*** Fragmento proporcionado ***

Tiene varios comienzos: uno, por una improvisación en el CCK, durante la noche de algo, donde participé de la Jam de escritura y salió una semilla, se metió en el tono narrativo de todo desde esa noche, pero no supe identificarla de inmediato, por lo cual simplemente creía que estaba volviéndome un poco más loco o se me había gastado la pastilla de frenos porque casi todo salía así, fuera de control, con pocos puntos y comas. El otro, bueno, por alguna voz que escuché en un tren y, al llegar al trabajo de ese rato, un taller en Notanpuán, en San Isidro, como tenía un rato libre con la compu antes de que llegara el grupo, me solté en el patio y dejé que fluyera ese tono que ya era un poco imperio porque no se me iba. El tercer momento fue esa noche, esa misma noche, a la vuelta, donde ya directamente no pude parar de construir lo más fabuloso de cualquier construcción literaria: personajes bajo la tiranía del mejor personaje de toda novela: el sujeto ambiente, el Leviatán que toda novela cuenta en realidad.

De la novela se desprende una idea acerca de la desprotección en la infancia en una sociedad que ha ido desligándose de la ética de la responsabilidad. Podrías profundizar este aspecto y hablar del rol de los padres.

*** Listado ***

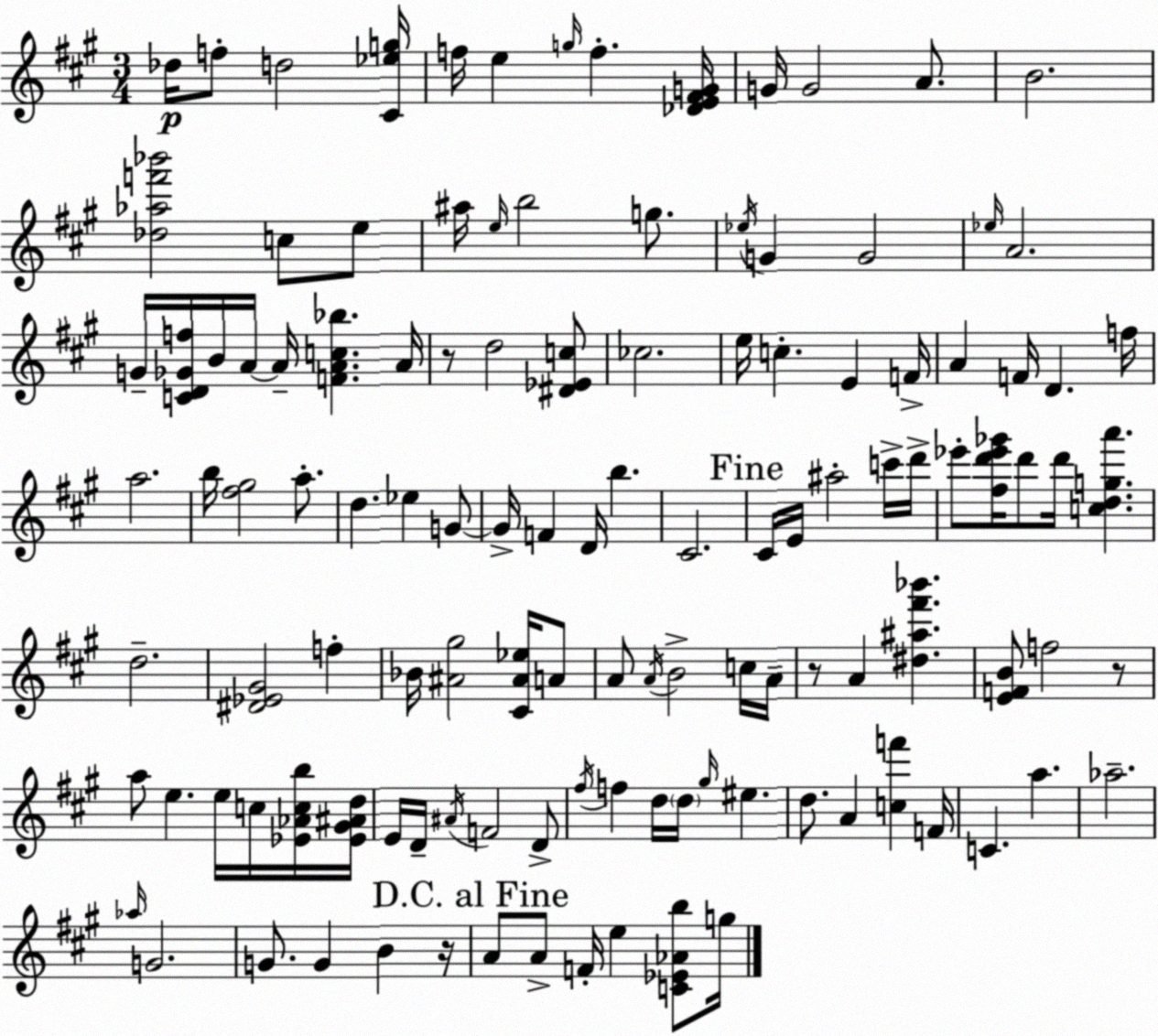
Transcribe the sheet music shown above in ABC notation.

X:1
T:Untitled
M:3/4
L:1/4
K:A
_d/4 f/2 d2 [^C_eg]/4 f/4 e g/4 f [_DE^FG]/4 G/4 G2 A/2 B2 [_d_af'_b']2 c/2 e/2 ^a/4 e/4 b2 g/2 _e/4 G G2 _e/4 A2 G/4 [CD_Gf]/4 B/4 A/4 A/4 [FAc_b] A/4 z/2 d2 [^D_Ec]/2 _c2 e/4 c E F/4 A F/4 D f/4 a2 b/4 [^f^g]2 a/2 d _e G/2 G/4 F D/4 b ^C2 ^C/4 E/4 ^a2 c'/4 d'/4 _e'/2 [^fd'_e'_g']/4 d'/2 d'/4 [cdga'] d2 [^D_E^G]2 f _B/4 [^A^g]2 [^C^A_e]/4 A/2 A/2 A/4 B2 c/4 A/4 z/2 A [^d^a^f'_b'] [EFB]/2 f2 z/2 a/2 e e/4 c/4 [_E_Acb]/4 [_E^G^Ad]/4 E/4 D/4 ^A/4 F2 D/2 ^f/4 f d/4 d/4 ^g/4 ^e d/2 A [cf'] F/4 C a _a2 _a/4 G2 G/2 G B z/4 A/2 A/2 F/4 e [C_E_Ab]/2 g/4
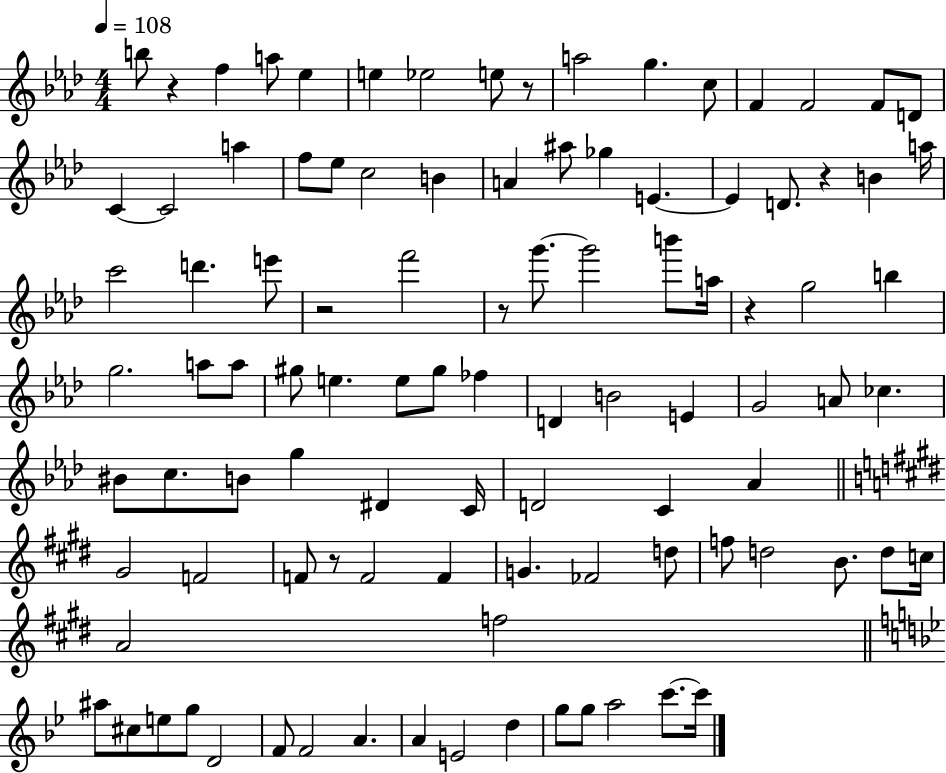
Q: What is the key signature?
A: AES major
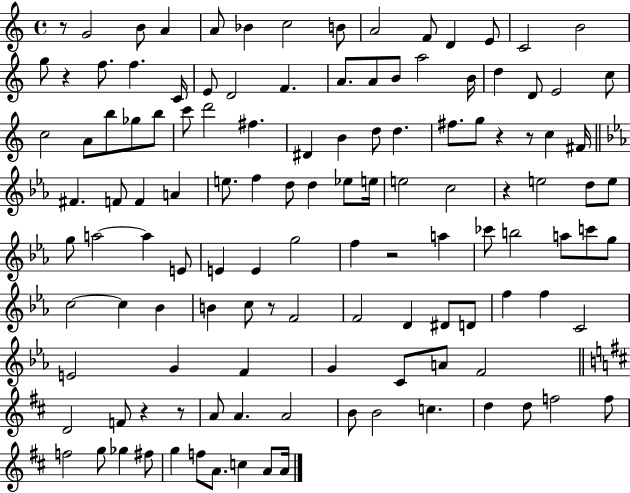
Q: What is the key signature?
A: C major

***

[Ejercicios por completar]
• A. Reproduce textualmente el pasaje de la entrevista sobre la novela que comienza con "De la novela" y continúa hasta "de los padres.".
• B. Prolonga la entrevista sobre la novela a partir de su última oración.

[Respuestas finales]
• A.
De la novela se desprende una idea acerca de la desprotección en la infancia en una sociedad que ha ido desligándose de la ética de la responsabilidad. Podrías profundizar este aspecto y hablar del rol de los padres.

• B.
Siempre me interesó la patria potestad en manos de los borrachos, o de los aterrorizados, o de los seguros de todo, que son los que más miedo me dan, y tuve alguna experiencia de ver de cerca chicos tirados un poco a la marchanta, pero en esta novela en particular pensé en desarrollar el estado posterior, es decir chicos que están mucho más allá del estado de poder de los adultos y son ellos el terror del contexto. Son niños terroristas o, mejor, chicos de armas tomar cuando no les dejaron nada. Pero, fundamentalmente, son: ellos son y ya. Nosotros, desde su lectura, hacemos interpretaciones y todo eso, pero Manuel y Jaime avanzan sin reflexión. Y narran su contexto sin juicio, que es algo que me interesa bastante: poder dejar de lado la opinión, esa cosa que a los autores se le escapa –aunque a través de sus narradores– y que se nota que sale de ellos y no de la vida del personaje. Y la responsabilidad de los adultos en esta novela, bueno, es fácil: porque ontológicamente cualquier responsabilidad es, en principio, un peligro latente, un corazón delator. O aquello que nos mata de nervios. Y los adultos de esta novela están en el límite, en la parte en que ya no saben más que hacer. Porque es, básicamente, una novela sobre los adultos en estado de patria potestad.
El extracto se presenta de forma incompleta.